Book Handbook of Statistical Genomics

Download or read book Handbook of Statistical Genomics written by David J. Balding and published by John Wiley & Sons. This book was released on 2019-07-09 with total page 1740 pages. Available in PDF, EPUB and Kindle. Book excerpt: A timely update of a highly popular handbook on statistical genomics This new, two-volume edition of a classic text provides a thorough introduction to statistical genomics, a vital resource for advanced graduate students, early-career researchers and new entrants to the field. It introduces new and updated information on developments that have occurred since the 3rd edition. Widely regarded as the reference work in the field, it features new chapters focusing on statistical aspects of data generated by new sequencing technologies, including sequence-based functional assays. It expands on previous coverage of the many processes between genotype and phenotype, including gene expression and epigenetics, as well as metabolomics. It also examines population genetics and evolutionary models and inference, with new chapters on the multi-species coalescent, admixture and ancient DNA, as well as genetic association studies including causal analyses and variant interpretation. The Handbook of Statistical Genomics focuses on explaining the main ideas, analysis methods and algorithms, citing key recent and historic literature for further details and references. It also includes a glossary of terms, acronyms and abbreviations, and features extensive cross-referencing between chapters, tying the different areas together.
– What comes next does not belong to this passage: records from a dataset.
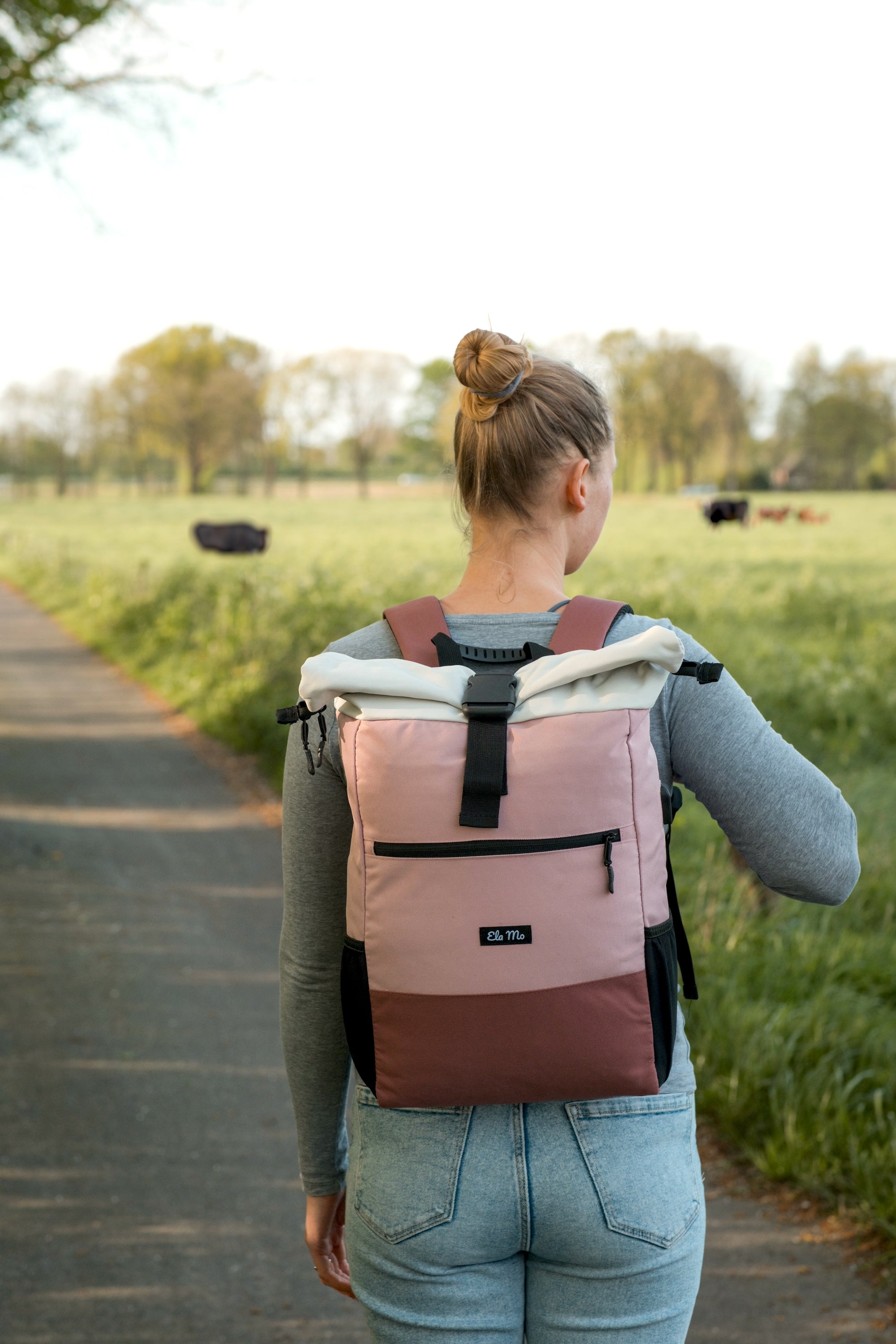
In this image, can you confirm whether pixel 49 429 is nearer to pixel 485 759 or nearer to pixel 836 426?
pixel 836 426

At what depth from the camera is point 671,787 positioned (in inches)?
56.5

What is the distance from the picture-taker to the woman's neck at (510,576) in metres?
1.47

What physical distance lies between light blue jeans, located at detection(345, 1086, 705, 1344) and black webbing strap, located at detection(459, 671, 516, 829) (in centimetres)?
38

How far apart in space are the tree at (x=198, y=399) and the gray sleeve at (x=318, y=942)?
140 feet

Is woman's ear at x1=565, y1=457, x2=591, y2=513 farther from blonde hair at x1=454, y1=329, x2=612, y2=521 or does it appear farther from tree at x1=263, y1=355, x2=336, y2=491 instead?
tree at x1=263, y1=355, x2=336, y2=491

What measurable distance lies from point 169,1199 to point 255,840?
11.6 feet

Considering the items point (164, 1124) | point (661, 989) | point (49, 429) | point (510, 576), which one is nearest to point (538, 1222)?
point (661, 989)

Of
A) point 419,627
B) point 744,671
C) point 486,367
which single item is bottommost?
point 744,671

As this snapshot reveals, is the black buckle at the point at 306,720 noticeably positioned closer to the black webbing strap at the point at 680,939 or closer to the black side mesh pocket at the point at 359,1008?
the black side mesh pocket at the point at 359,1008

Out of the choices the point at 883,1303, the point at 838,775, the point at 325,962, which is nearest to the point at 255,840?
the point at 838,775

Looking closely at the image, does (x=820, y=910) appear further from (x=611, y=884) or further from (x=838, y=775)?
(x=611, y=884)

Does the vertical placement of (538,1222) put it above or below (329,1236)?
above

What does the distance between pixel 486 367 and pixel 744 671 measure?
9324mm

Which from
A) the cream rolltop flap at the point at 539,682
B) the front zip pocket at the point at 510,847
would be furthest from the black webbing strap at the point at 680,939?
the cream rolltop flap at the point at 539,682
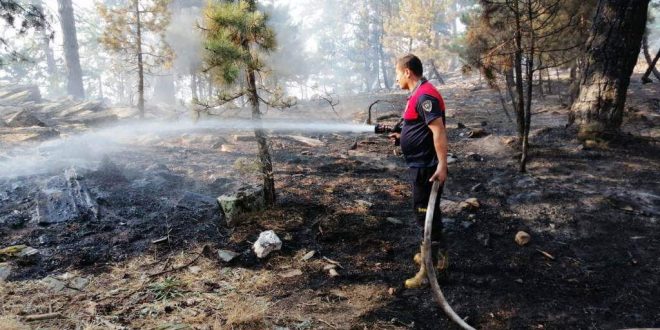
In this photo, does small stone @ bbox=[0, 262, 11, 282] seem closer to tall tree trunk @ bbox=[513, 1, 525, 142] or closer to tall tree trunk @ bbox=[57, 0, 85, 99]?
tall tree trunk @ bbox=[513, 1, 525, 142]

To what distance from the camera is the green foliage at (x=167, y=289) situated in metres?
3.91

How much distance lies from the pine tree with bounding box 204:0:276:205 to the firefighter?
2.55 metres

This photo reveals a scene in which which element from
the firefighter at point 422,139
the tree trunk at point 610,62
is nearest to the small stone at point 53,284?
the firefighter at point 422,139

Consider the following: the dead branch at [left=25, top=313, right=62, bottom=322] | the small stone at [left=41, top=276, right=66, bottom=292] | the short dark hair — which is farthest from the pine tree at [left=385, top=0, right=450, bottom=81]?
the dead branch at [left=25, top=313, right=62, bottom=322]

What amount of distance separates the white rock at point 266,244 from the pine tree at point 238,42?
139 centimetres

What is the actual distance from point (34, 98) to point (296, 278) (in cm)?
2487

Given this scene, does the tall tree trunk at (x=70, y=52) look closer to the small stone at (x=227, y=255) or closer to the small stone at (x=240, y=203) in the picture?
the small stone at (x=240, y=203)

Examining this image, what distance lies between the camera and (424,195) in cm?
407

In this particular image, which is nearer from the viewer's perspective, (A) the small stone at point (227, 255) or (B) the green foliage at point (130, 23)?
(A) the small stone at point (227, 255)

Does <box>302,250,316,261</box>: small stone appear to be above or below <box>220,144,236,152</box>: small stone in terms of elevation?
below

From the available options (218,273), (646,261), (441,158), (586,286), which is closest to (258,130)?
(218,273)

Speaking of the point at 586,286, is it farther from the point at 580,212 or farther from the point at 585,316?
the point at 580,212

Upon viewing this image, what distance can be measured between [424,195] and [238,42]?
362 cm

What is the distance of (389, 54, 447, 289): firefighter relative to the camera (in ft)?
12.0
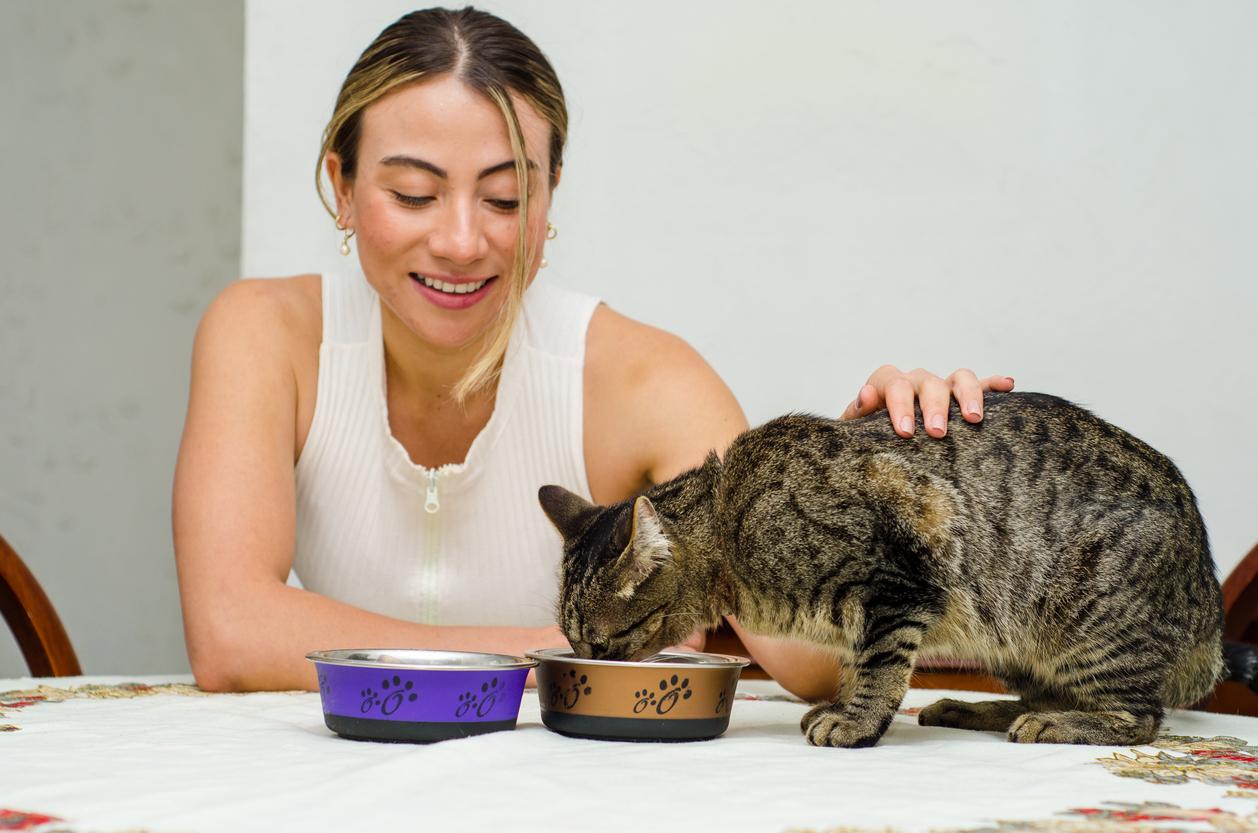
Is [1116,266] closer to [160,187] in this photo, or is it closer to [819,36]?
[819,36]

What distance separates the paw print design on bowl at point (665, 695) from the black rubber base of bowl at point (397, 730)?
0.15 meters

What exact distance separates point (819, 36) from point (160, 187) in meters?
2.00

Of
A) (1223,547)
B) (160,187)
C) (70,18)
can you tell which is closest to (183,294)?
(160,187)

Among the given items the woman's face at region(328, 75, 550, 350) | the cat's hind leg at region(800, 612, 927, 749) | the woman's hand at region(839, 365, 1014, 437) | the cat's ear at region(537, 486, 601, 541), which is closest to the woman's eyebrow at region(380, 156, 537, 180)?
the woman's face at region(328, 75, 550, 350)

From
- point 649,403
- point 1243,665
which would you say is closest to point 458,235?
point 649,403

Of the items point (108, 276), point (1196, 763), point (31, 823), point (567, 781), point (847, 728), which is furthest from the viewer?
point (108, 276)

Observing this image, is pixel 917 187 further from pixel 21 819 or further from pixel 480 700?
pixel 21 819

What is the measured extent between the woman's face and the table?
2.40ft

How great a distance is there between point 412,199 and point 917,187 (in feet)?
4.56

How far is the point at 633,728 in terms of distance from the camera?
1131 millimetres

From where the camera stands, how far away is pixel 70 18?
10.9ft

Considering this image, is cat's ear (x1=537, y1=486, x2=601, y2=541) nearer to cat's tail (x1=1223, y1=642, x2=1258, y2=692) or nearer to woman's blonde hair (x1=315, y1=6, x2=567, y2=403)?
woman's blonde hair (x1=315, y1=6, x2=567, y2=403)

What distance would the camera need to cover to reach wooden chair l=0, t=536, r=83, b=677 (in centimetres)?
178

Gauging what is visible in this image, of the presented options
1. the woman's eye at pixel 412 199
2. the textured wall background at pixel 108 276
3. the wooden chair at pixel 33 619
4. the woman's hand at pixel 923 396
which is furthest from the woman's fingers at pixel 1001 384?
the textured wall background at pixel 108 276
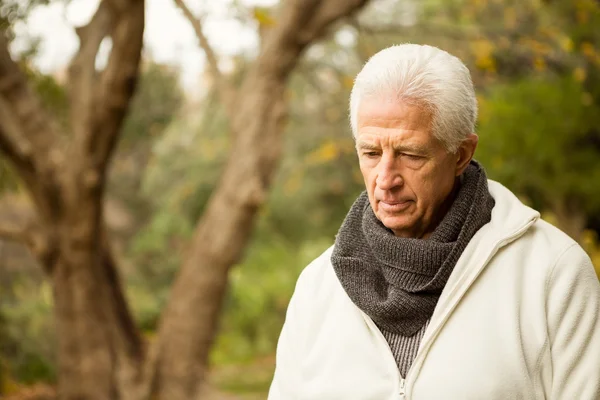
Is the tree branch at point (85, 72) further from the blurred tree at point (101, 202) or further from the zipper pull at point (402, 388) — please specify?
the zipper pull at point (402, 388)

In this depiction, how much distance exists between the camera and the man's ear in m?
1.92

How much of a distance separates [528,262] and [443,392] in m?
0.34

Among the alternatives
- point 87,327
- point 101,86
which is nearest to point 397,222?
point 101,86

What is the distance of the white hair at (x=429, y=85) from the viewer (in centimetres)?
181

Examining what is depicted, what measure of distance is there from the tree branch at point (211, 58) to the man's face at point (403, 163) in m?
3.11

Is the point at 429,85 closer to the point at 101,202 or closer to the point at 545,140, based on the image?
the point at 101,202

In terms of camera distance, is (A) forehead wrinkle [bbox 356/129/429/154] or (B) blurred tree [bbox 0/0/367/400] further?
(B) blurred tree [bbox 0/0/367/400]

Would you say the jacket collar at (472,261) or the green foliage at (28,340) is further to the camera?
the green foliage at (28,340)

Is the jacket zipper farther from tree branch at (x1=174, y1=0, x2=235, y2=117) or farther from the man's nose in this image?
tree branch at (x1=174, y1=0, x2=235, y2=117)

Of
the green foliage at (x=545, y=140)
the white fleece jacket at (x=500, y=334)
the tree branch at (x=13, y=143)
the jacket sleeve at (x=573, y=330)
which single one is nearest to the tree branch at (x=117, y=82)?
the tree branch at (x=13, y=143)

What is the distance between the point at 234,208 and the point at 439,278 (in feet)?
12.0

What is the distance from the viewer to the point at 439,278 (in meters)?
1.81

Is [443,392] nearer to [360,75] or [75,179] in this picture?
[360,75]

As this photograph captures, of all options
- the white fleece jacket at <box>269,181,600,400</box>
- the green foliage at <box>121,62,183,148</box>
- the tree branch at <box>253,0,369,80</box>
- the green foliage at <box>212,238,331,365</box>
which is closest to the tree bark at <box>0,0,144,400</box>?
the tree branch at <box>253,0,369,80</box>
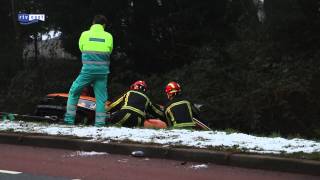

With heavy use of up-to-date examples and references to web-based resources, this continues to be a must-have reference in a vital area of research. Provides much-needed, timely coverage of new developments in this expanding area of study Numerous, brand new chapters, for example covering bacterial genomics, microbiome and metagenomics Detailed coverage of application areas, with chapters on plant breeding, conservation and forensic genetics Extensive coverage of human genetic epidemiology, including ethical aspects Edited by one of the leading experts in the field along with rising stars as his co-editors Chapter authors are world-renowned experts in the field, and newly emerging leaders. The Handbook of Statistical Genomics is an excellent introductory text for advanced graduate students and early-career researchers involved in statistical genetics.